Saya suka nonton bola, fans AC Milan, Liverpool, dan PSIS Semarang. Sejak SD, Bapak entah sengaja atau tidak, mengenalkan saya dengan olahraga ini. Saya ingat, kami nonton bola di RCTI, waktu Filippo Inzaghi masih di Juventus, bibrnya berdarah karena benturan. Saya tidak tega melihat pesepakbola ganteng itu bercucuran darah. Seingat saya, bibirnya dipasangi sesuatu seperti wadah janggutnya helm batok, tapi berwarna bening.

Saya juga tidak tega, melihat proses alis Jaap Stam dijahit dan tidak disensor waktu Euro 2000. Atau waktu tangan Carles Puyol dislokasi karena salah jatuh, waktu Barca main di Champions; kaki Djibril Cisse yang patah waktu jadi ujung tombak Liverpool; atau yang paling anyar, engkel Musiala waktu lawan PSG. Nggegirisi.

Mungkin seperti itulah kecengengan saya menghadapi buku Bu Ita di atas. Buku sejarah perempuan lain, seperti Nyai dan Pergundikannya Reggie Baay; Barracks Concubinage-nya Hanneke Ming, masih oke lah. Agak melo dan sensitif ketika tugas matakuliah Sejarah dan Politik Memori waktu saya kuliah di Jogja adalah mereview buku Penghancuran Gerakan Perempuan. Komentar dosen pengampunya, saya tidak mereview buku itu secara ilmiah, tapi malah memaparkan belas kasihan kepada satu pihak, dan menyampaikan hujatan kebencian kepada pihak lain.

Saya tidak tahu, apakah permainan kasar satu tim sepakbola yang direncanakan oleh pelatih sebagai bagian dari taktik, hukumannya juga dijatuhkan kepada pelatihnya selain kepada pemain yang melakukan pelanggaran keras tersebut.

Bagian Data:

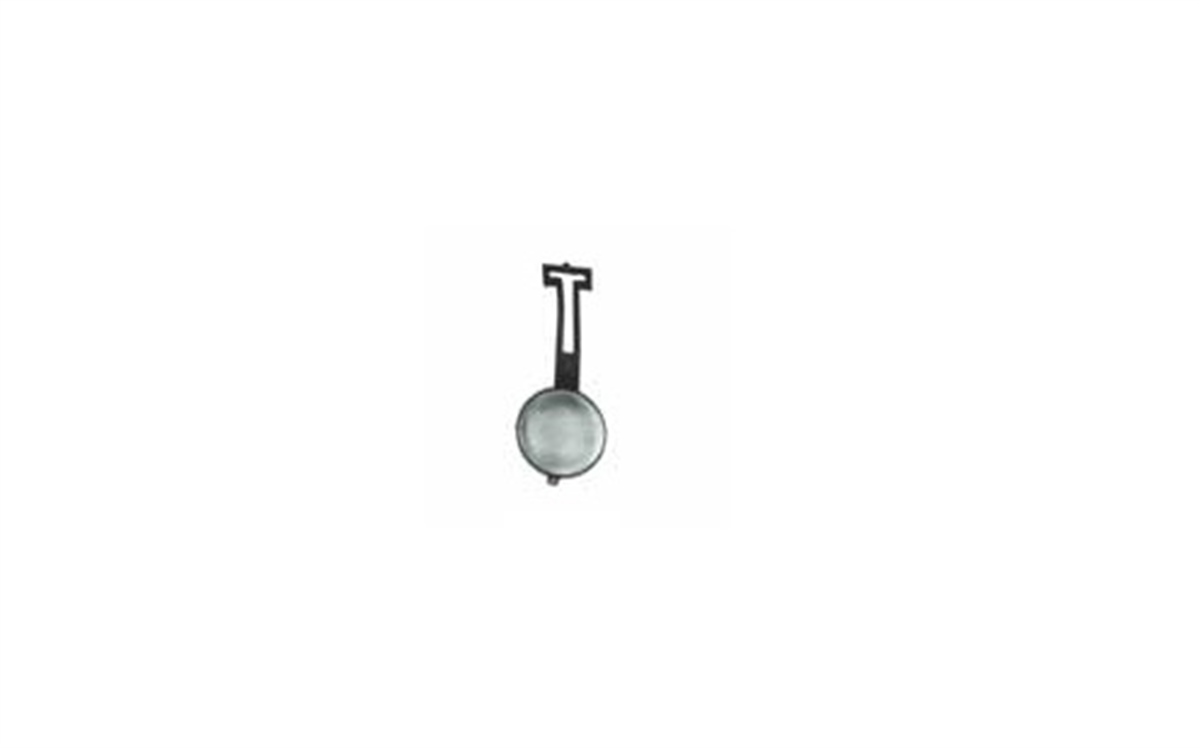 C3CITROEN C3 ÖN TAMPON ÇEKİ DEMİRİ KAPAĞI ASTARLI 02-05 7414ANDE-GACIT07C3054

Tugas Latihan:
**A)** Ubahlah paragraf dalam kutipan sumber yang diawali "Saya juga tidak tega" menjadi daftar poin singkat. Pertahankan semua peristiwa yang disebutkan di dalamnya.
**B)** Teruskan kutipan sumber dengan satu paragraf baru yang dimulai tepat setelah kalimat terakhirnya.

Jawaban Tertulis:
**A)**
Penulis tidak tega melihat kejadian-kejadian berikut dan menyebutnya nggegirisi:
- Alis Jaap Stam dijahit tanpa disensor saat Euro 2000.
- Tangan Carles Puyol dislokasi karena salah jatuh ketika Barca bermain di Liga Champions.
- Kaki Djibril Cisse patah saat ia menjadi ujung tombak Liverpool.
- Engkel Musiala cedera saat melawan PSG, kejadian yang paling baru.

**B)**
Misal, pemain FC Aspal Goreng ditugaskan oleh pelatihnya untuk mencederai pemain FC Tikitaka, sehingga beberapa pemainnya terkena cedera parah, bahkan ada satu dua yang harus gantung sepatu. Nah, karena terbukti pelatihnya menyusun rencana jahat ini, pemainnya terbukti sengaja melakukan pelanggaran keras menjurus pada tindak pidana, maka komdis Liga Byalbalan Jaya menjatuhkan hukuman. Si pelatih dilarang lagi melatih, menonton bola, jadi pundit, mendirikan SSB, dan segala hal yang berkaitan dengan sepak bola. Kalaupun tidak dihukum dan masih boleh berkecimpung di dunia sepak bola, setidak-tidaknya, si pelatih dicap tidak menjunjung prinsip fair play sepanjang hidupnya. Juga setelah kematiannya, ia dikenang sebagai pelatih yang tidak pantas dicontoh oleh generasi penerus sepak bola. Alih-alih, mematungkannya di depan stadion, menulis biografi dan membedahnya di kafe cozy, serta mengenangnya sebagai legenda sepak bola.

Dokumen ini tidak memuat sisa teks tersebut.